# E3s



## Ex-Dragoon (17 Dec 2008)

While I know we don't have any of our own, I do know we contribute crews. My question to the aviation types out there is, all the focus seems to be on replacing the MPA, SAR transport and fighter fleets. Is this fleet on the backburner? Or will it be awhile before they need to be replaced?


----------



## Zoomie (18 Dec 2008)

NATO has no plans to replace the E3 any time soon - as a whole, they (NATO) are cheap and don't upgrade these machines too much.


----------



## aesop081 (18 Dec 2008)

Zoomie said:
			
		

> NATO has no plans to replace the E3 any time soon - as a whole, they (NATO) are cheap and don't upgrade these machines too much.



The airframe itself may not have received many updates but the mission systems certainly have. I dont beleive that any of the E-3 nations ( US, UK and France) as well as NATO have any replacement plans.
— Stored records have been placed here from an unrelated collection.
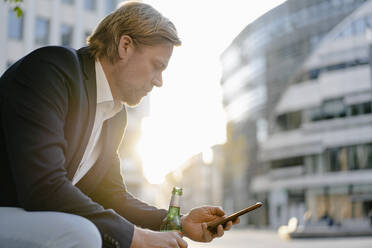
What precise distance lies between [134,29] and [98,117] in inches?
17.2

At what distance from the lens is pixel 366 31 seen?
50.6 meters

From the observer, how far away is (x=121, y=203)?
2.97 m

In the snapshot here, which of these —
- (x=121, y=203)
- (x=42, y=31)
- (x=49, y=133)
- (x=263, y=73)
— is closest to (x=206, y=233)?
(x=121, y=203)

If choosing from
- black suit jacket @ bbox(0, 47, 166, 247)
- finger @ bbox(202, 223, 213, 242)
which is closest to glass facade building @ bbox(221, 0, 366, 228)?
finger @ bbox(202, 223, 213, 242)

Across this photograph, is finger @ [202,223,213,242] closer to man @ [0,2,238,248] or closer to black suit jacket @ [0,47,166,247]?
man @ [0,2,238,248]

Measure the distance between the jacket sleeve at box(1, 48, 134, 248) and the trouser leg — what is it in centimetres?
8

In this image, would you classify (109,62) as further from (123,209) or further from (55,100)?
(123,209)

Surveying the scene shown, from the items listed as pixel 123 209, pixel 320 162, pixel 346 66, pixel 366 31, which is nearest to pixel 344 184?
pixel 320 162

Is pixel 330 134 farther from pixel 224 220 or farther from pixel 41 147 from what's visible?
pixel 41 147

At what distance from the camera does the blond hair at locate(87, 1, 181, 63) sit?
8.13ft

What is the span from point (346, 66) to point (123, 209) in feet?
171

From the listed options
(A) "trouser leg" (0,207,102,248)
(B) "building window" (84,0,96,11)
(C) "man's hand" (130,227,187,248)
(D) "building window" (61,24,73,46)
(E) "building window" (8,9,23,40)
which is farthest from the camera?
(B) "building window" (84,0,96,11)

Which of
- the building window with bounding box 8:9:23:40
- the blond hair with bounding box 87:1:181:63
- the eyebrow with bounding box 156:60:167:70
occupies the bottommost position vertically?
the eyebrow with bounding box 156:60:167:70

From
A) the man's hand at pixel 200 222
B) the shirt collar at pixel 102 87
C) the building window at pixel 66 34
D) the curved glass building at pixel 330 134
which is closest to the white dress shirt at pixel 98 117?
the shirt collar at pixel 102 87
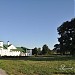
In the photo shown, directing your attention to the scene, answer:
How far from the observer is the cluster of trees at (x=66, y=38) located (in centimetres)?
7225

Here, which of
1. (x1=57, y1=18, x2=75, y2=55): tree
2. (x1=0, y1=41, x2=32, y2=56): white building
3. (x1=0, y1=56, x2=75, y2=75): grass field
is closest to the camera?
(x1=0, y1=56, x2=75, y2=75): grass field

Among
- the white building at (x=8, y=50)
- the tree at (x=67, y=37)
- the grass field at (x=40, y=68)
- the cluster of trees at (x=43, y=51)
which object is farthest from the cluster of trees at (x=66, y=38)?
the cluster of trees at (x=43, y=51)

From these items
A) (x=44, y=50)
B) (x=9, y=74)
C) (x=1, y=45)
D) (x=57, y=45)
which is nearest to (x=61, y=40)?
(x=57, y=45)

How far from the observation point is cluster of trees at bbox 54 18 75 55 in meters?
72.2

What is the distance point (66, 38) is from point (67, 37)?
0.50 m

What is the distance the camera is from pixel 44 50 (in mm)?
146875

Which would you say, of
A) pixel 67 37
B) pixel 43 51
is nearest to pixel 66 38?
pixel 67 37

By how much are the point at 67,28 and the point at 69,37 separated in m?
2.82

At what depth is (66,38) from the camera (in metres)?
76.2

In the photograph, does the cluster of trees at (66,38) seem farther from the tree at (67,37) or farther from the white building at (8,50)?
the white building at (8,50)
Australia and Turkey have gone with something else entirely.


----------



## Baz (19 Dec 2008)

The E-10 was going to be he replacement for the E-3 (and JSTARS and Rivet Joint) but has been shelved.
http://en.wikipedia.org/wiki/E-10_MC2A
http://www.boeing.com/defense-space/ic/e-10a/index.html

They are now upgrading the avionics and looking at airframe upgrades... hmm, sound familiar.


----------